Eamonn Forde, writing in The Times, is not playing:
The celebration originally marked the arrival of the Catholic faith on Irish shores, but in an increasingly secular country, it now celebrates the futility of drunkenness. It says everything about what it means to be Irish these days that the biggest parades take place hundreds of miles from Irish soil where a once-proud diaspora’s celebration of its past has been hijacked by anyone who has seen The Quiet Man and wants to get noisily bladdered. They may as well wear their heart on their sleeves and pay a gaggle of pale-faced colleens with pigs under their arms to spray the streets with whiskey and potatoes.

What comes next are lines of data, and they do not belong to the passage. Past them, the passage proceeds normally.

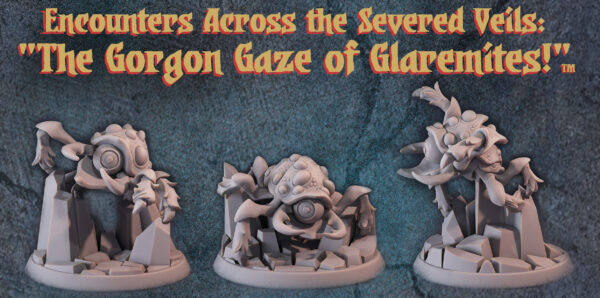 LOST COMPANY Encounters Across the Severed Veils: "The Gorgon Gaze of Glaremites!"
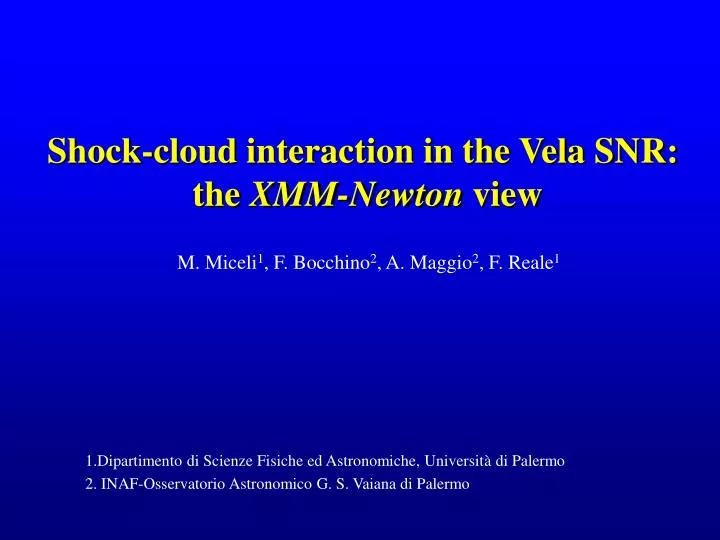 shock cloud interaction in the vela snr the xmm newton view
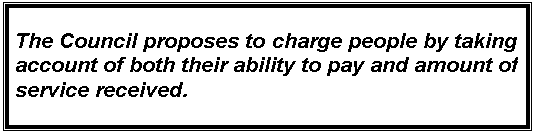 Text Box: The Council proposes to charge people by taking account of both their ability to pay and amount of service received.








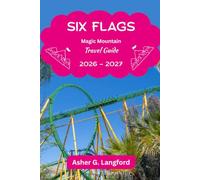Six Flags Magic Mountain Travel Guide 2026 - 2027: Experience California’s Thrills, Most Exciting Roller Coasters, Water Rides, Shows, Seasonal Events, and Family Fun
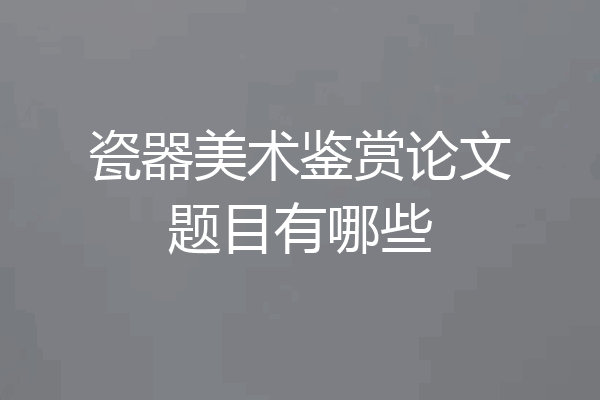 瓷器美术鉴赏论文题目有哪些
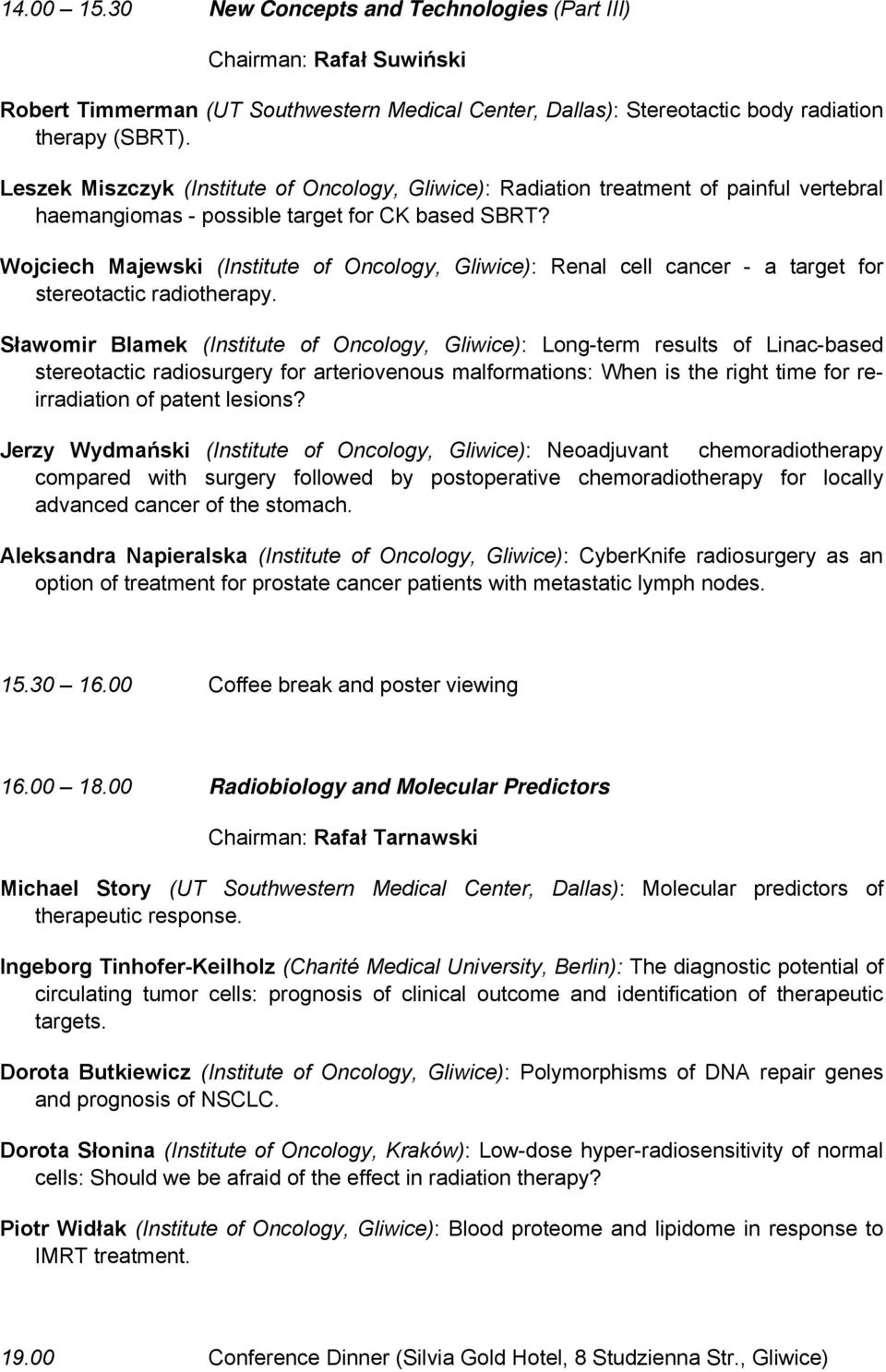 Wojciech Majewski (Institute of Oncology, Gliwice): Renal cell cancer - a target for stereotactic radiotherapy.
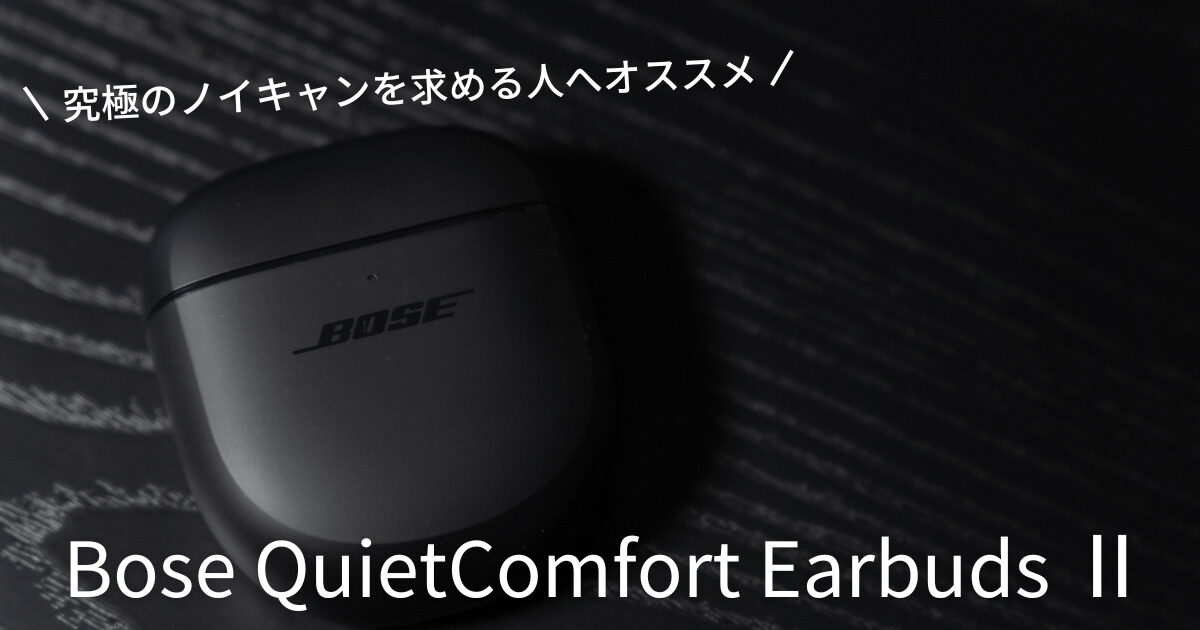 Bose QuietComfort Earbuds Ⅱ レビュー】ノイキャン強すぎて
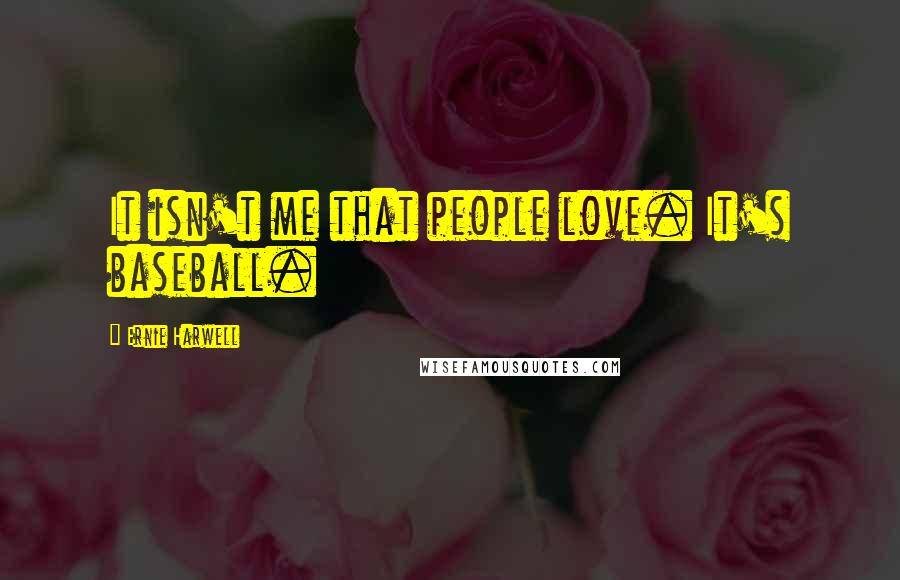 Ernie Harwell quotes: It isn't me that people love. It's baseball.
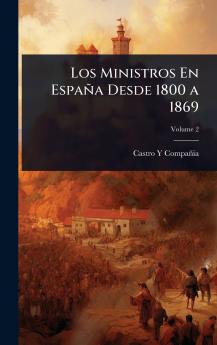Ministros En España Desde 1800 a 1869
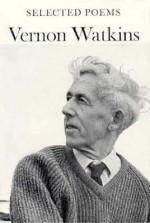 Selected Poems of Vernon Watkins - Vernon Watkins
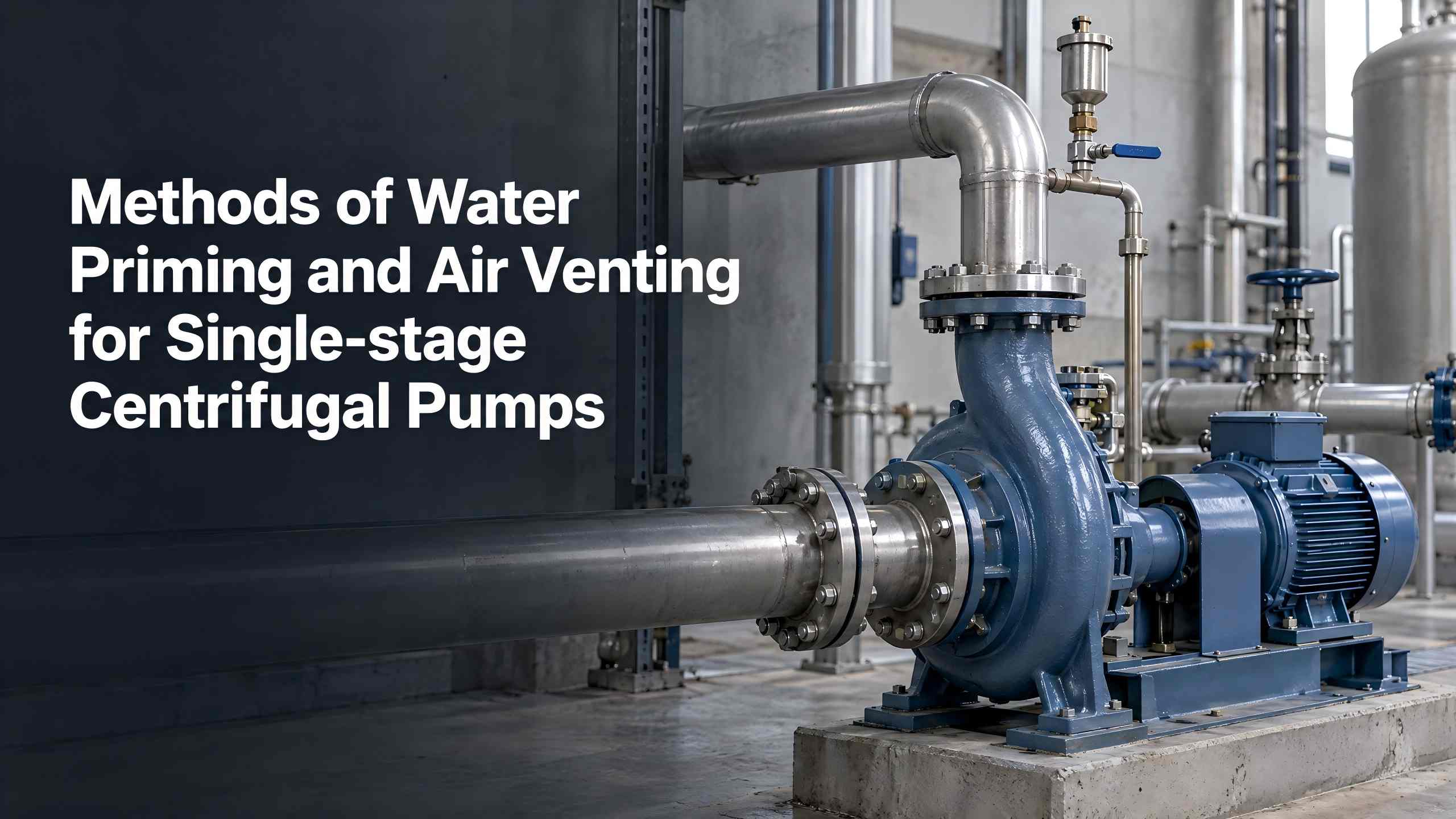 Metode Water Priming lan Venting Udara kanggo Pompa Sentrifugal Tahap Tunggal
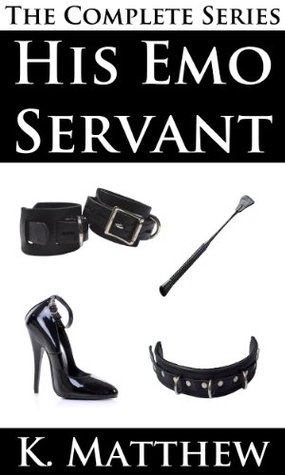 His Emo Servant: The Complete Series (Kindle Edition)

In Alan Partridge’s phrase, “de big oidea” behind St Patrick’s Day today is to amplify every cultural cliché to the point where it is impossible to tell if it is parody, pastiche or homage. The rise of St Patrick’s Day is traceable to the rise of that great blight on Ireland’s image overseas – the theme pub.
…
To walk into one of these pubs – and there is not a single pub in Ireland remotely like them – is to walk into an Ireland that only exists in the threadbare imagination of a moribund tourism myth. It’s about turning Ireland into the Disneyland of the Dipsomaniac, where everyone stumbles over the words in the second verse of Galway Bay.
There have been many shameful moments in Ireland’s past. But there is no more a shameful an image of the Emerald Isle than a flatbed truck on March 17 pumping out Danny Boy, populated by stout-clutching inebriates wearing foam Guinness hats and shamrock deely boppers.
I don’t even know the first verse of Galway Bay.